Condense the paragraph in the page text that begins "Unique configuration identifier" into a brief bulleted list that keeps its main facts.

▶ Page text:
--------------------
Evaluations Section#

The evaluations section defines the specific evaluation types available in your framework, each with its own configuration defaults.

Structure#

evaluations:
  - name: example_task_1                    # Evaluation name
    description: Basic functionality demo   # Human-readable description
    defaults:
      config:
        type: "example_task_1"             # Evaluation identifier
        supported_endpoint_types:          # Supported endpoints for this task
          - chat
          - completions
        params:
          task: "example_task_1"           # Task identifier used by the harness
          temperature: 0.0                 # Task-specific temperature
          max_new_tokens: 1024             # Task-specific token limit
          extra:
            custom_key: "custom_value"     #  Task-specific custom param

Fields#

name#

Type: String
Required: Yes

Name for the evaluation type.

Example:

name: HumanEval

description#

Type: String
Required: Yes

Clear description of what the evaluation measures. This helps users understand the purpose and scope of the evaluation.

Example:

description: Evaluates code generation capabilities using the HumanEval benchmark dataset

type#

Type: String
Required: Yes

Unique configuration identifier used by the framework. This is used to reference the evaluation in CLI commands and configurations. This typically matches the name field but may differ based on your framework’s conventions.

Example:

type: "humaneval"
--------------------
▶ Input data:
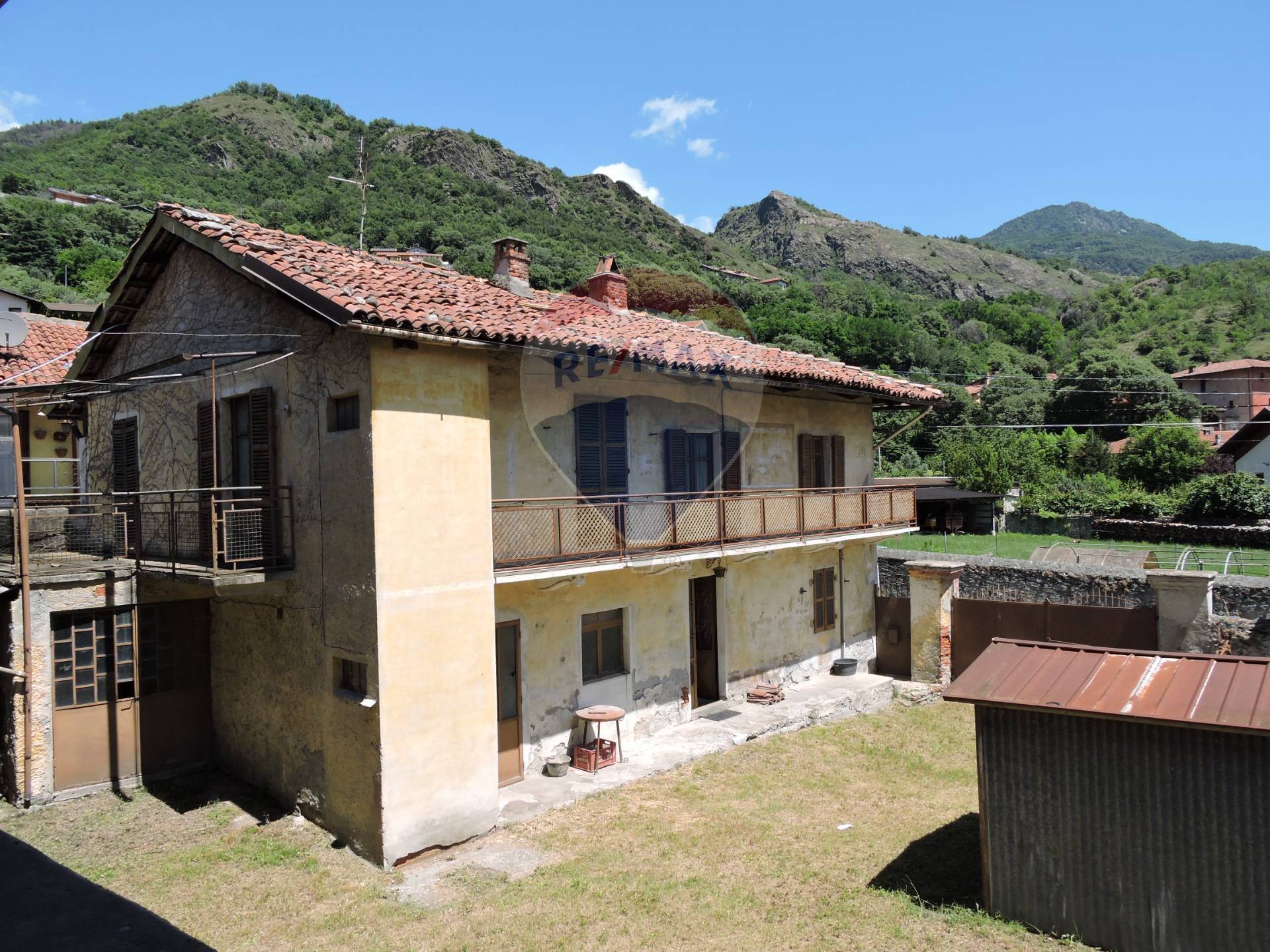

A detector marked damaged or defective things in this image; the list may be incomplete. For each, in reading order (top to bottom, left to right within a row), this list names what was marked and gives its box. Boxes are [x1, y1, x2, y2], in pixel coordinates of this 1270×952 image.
--------------------
▶ Final answer:
- Unique configuration identifier used by the framework
- Used to reference the evaluation in CLI commands and configurations
- Usually matches the name field, but may differ depending on the framework's conventions